### [Stated goal]
Render the records below as a Markdown table with the columns Row and Line, one non-blank line per row, numbered in order and with blank lines omitted.
┏━━
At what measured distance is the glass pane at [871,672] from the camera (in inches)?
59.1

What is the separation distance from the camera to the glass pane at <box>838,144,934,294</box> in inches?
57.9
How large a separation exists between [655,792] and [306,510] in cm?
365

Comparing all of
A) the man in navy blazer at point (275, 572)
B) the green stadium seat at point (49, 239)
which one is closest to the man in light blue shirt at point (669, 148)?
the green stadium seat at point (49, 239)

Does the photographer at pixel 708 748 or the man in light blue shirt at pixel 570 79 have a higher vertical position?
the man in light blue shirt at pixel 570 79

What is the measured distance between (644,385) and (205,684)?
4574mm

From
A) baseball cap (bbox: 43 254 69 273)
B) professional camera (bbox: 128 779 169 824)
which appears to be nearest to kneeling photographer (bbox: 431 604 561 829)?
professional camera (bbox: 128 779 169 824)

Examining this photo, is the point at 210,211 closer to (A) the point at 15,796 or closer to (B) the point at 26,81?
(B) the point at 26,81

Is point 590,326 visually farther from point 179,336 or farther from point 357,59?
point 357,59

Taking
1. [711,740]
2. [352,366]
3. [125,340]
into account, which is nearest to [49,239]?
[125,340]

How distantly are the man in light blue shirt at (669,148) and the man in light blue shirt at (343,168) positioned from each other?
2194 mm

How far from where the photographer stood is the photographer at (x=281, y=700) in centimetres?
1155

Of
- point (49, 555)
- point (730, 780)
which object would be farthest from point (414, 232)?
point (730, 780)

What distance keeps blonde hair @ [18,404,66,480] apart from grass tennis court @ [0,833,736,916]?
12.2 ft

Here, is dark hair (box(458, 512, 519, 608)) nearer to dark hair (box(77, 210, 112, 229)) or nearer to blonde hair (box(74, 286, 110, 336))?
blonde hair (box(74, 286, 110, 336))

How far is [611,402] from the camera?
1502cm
┗━━
### [Completed task]
| Row | Line |
|---|---|
| 1 | At what measured distance is the glass pane at [871,672] from the camera (in inches)? |
| 2 | 59.1 |
| 3 | What is the separation distance from the camera to the glass pane at <box>838,144,934,294</box> in inches? |
| 4 | 57.9 |
| 5 | How large a separation exists between [655,792] and [306,510] in cm? |
| 6 | 365 |
| 7 | Comparing all of |
| 8 | A) the man in navy blazer at point (275, 572) |
| 9 | B) the green stadium seat at point (49, 239) |
| 10 | which one is closest to the man in light blue shirt at point (669, 148)? |
| 11 | the green stadium seat at point (49, 239) |
| 12 | Does the photographer at pixel 708 748 or the man in light blue shirt at pixel 570 79 have a higher vertical position? |
| 13 | the man in light blue shirt at pixel 570 79 |
| 14 | What is the measured distance between (644,385) and (205,684)? |
| 15 | 4574mm |
| 16 | From |
| 17 | A) baseball cap (bbox: 43 254 69 273) |
| 18 | B) professional camera (bbox: 128 779 169 824) |
| 19 | which appears to be nearest to kneeling photographer (bbox: 431 604 561 829)? |
| 20 | professional camera (bbox: 128 779 169 824) |
| 21 | Examining this photo, is the point at 210,211 closer to (A) the point at 15,796 or closer to (B) the point at 26,81? |
| 22 | (B) the point at 26,81 |
| 23 | Is point 590,326 visually farther from point 179,336 or farther from point 357,59? |
| 24 | point 357,59 |
| 25 | Taking |
| 26 | 1. [711,740] |
| 27 | 2. [352,366] |
| 28 | 3. [125,340] |
| 29 | into account, which is nearest to [49,239]? |
| 30 | [125,340] |
| 31 | How distantly are the man in light blue shirt at (669,148) and the man in light blue shirt at (343,168) positioned from each other? |
| 32 | 2194 mm |
| 33 | How far from where the photographer stood is the photographer at (x=281, y=700) in centimetres? |
| 34 | 1155 |
| 35 | Of |
| 36 | - point (49, 555) |
| 37 | - point (730, 780) |
| 38 | which object would be farthest from point (414, 232)? |
| 39 | point (730, 780) |
| 40 | What distance keeps blonde hair @ [18,404,66,480] apart from grass tennis court @ [0,833,736,916]? |
| 41 | 12.2 ft |
| 42 | Here, is dark hair (box(458, 512, 519, 608)) nearer to dark hair (box(77, 210, 112, 229)) or nearer to blonde hair (box(74, 286, 110, 336))? |
| 43 | blonde hair (box(74, 286, 110, 336)) |
| 44 | How far is [611,402] from the camera? |
| 45 | 1502cm |